The Secret to Superhuman Strength

Comics artist Alison Bechdel approaches the subject of exercise in The Secret to Superhuman Strength with the same insatiable curiosity, interdisciplinary rumination and candid humor as she did with the earlier subjects of her parents in Fun Home and Are You My Mother? "My bookish exterior perhaps belies it, but I'm a bit of an exercise freak," Bechdel reveals, before carefully unfurling her extensive history with fitness fads and physical vigor, quick to stipulate that coordinated sports fall roughly outside her interests.

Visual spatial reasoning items

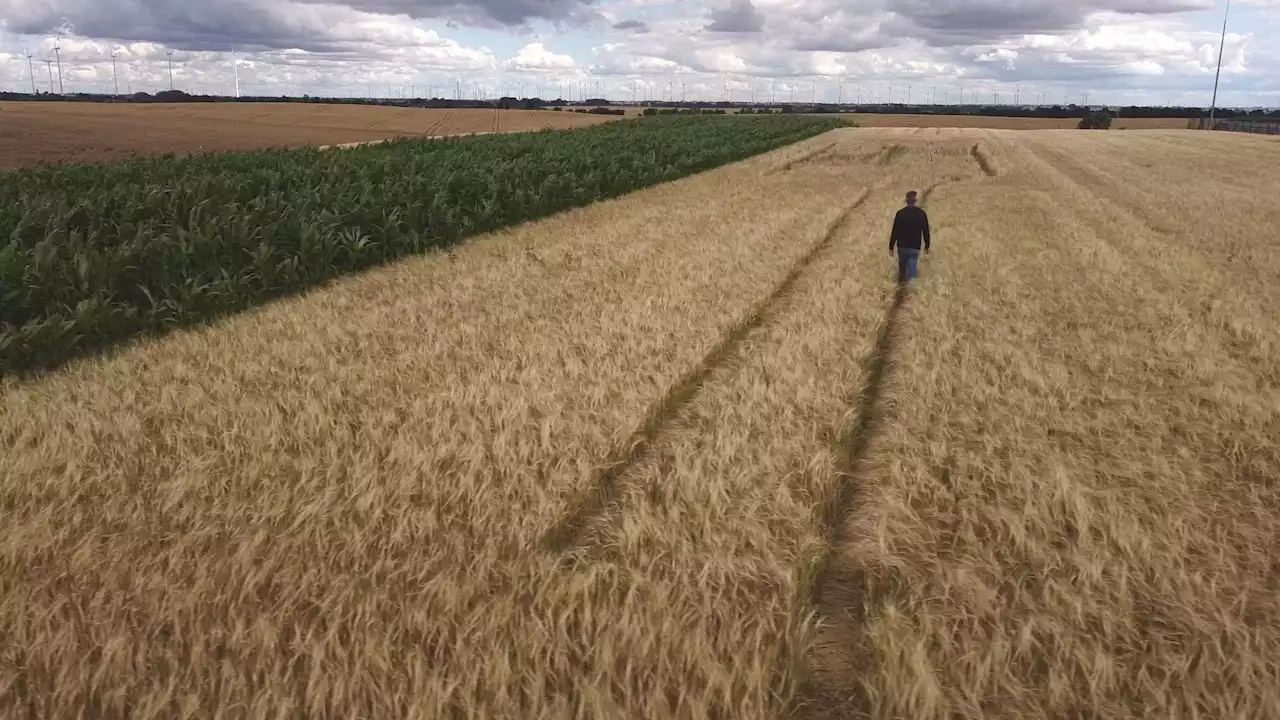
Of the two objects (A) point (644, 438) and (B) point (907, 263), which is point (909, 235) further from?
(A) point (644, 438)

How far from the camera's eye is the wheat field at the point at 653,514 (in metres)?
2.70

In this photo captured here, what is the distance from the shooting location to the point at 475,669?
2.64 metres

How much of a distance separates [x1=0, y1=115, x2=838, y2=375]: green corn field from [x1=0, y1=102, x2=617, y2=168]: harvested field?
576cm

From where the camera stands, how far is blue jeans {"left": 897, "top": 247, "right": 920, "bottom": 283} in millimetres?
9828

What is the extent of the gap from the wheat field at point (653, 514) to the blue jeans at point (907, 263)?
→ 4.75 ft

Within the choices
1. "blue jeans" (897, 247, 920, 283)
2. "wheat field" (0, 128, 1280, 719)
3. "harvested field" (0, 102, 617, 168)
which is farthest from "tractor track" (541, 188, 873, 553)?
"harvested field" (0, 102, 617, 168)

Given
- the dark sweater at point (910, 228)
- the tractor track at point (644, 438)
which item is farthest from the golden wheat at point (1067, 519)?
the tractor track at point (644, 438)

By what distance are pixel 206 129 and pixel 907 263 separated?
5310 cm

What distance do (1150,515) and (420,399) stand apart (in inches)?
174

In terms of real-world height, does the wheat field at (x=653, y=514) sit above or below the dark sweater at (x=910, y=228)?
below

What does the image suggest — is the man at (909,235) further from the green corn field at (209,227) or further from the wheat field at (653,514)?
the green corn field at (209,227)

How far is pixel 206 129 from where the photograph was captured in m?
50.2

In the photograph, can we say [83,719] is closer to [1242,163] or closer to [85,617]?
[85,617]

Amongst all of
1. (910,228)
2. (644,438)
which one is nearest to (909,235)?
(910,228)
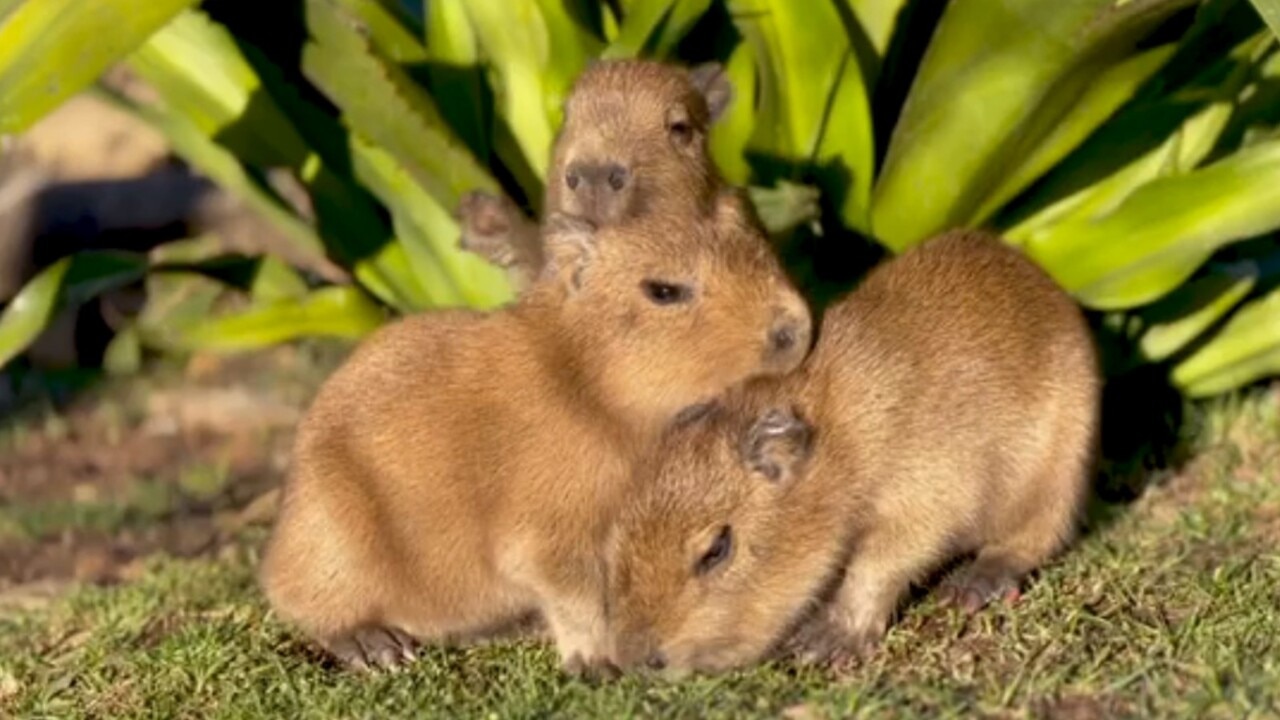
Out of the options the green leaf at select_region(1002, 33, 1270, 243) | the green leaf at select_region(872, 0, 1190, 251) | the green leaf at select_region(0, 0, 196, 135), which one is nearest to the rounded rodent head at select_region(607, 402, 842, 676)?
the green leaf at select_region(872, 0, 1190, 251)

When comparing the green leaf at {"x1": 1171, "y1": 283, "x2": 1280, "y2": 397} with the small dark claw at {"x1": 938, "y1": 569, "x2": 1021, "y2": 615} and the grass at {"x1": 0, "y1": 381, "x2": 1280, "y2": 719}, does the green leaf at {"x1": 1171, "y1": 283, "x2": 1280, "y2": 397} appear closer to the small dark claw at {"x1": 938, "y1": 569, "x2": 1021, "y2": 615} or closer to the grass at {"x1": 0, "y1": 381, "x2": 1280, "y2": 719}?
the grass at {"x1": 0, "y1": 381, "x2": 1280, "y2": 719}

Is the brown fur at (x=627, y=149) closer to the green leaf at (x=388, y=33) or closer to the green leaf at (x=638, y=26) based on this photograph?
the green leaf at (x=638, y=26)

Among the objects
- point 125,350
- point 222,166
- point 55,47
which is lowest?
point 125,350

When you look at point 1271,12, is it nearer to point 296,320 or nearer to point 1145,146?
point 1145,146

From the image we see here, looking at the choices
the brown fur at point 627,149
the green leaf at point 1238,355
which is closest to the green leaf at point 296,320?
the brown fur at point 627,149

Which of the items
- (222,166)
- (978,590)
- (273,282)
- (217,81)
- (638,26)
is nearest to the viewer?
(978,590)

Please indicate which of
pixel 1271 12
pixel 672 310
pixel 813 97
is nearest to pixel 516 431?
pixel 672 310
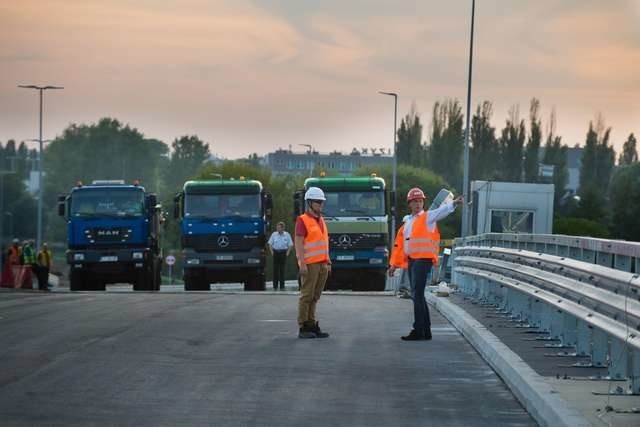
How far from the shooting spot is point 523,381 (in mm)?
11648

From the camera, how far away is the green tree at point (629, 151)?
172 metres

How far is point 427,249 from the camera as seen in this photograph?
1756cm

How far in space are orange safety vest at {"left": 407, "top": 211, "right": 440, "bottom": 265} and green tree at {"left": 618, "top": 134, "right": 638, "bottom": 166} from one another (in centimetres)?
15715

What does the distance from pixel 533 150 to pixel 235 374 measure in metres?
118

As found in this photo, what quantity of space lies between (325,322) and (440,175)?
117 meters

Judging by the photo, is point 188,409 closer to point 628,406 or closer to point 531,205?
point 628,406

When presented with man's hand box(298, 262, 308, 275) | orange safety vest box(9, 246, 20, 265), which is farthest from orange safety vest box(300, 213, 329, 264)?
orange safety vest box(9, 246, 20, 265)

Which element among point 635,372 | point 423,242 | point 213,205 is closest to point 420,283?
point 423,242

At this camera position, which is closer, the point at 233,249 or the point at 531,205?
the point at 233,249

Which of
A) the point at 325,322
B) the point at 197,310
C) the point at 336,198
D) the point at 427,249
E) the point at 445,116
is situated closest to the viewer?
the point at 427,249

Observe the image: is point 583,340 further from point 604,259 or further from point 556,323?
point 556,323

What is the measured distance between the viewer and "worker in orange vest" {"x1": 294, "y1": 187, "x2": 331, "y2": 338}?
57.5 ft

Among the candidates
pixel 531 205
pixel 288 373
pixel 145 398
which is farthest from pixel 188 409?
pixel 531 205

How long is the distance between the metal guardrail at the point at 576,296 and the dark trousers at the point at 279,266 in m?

* [List of tasks]
a - Rewrite everything in the book review from "Comics artist Alison" down to "outside her interests.", substituting "dry wit" for "candid humor".
b - Extend the review of The Secret to Superhuman Strength past its final sentence.

* [Exercise answers]
a -
Comics artist Alison Bechdel approaches the subject of exercise in The Secret to Superhuman Strength with the same insatiable curiosity, interdisciplinary rumination and dry wit as she did with the earlier subjects of her parents in Fun Home and Are You My Mother? "My bookish exterior perhaps belies it, but I'm a bit of an exercise freak," Bechdel reveals, before carefully unfurling her extensive history with fitness fads and physical vigor, quick to stipulate that coordinated sports fall roughly outside her interests.

b -
This is both a study of Bechdel's individual history with maintaining her body, as well as an expansive, ambitious consideration of what it means to be embodied. At an early age, her interest was piqued by Jack LaLanne's televised exercise routines for women, although she was far more fascinated by his body than his instructions. "Housewives in the '60s did not want bulging biceps. But from Jack I learned that the body was something you could shape." As she grows into adulthood, tackling martial arts, cycling, skiing and so on, she also considers her place within generational shifts regarding gender, as well as philosophical movements flowing from the transcendentalists to the present day, in her search for an ever-elusive sense of balance between body and mind.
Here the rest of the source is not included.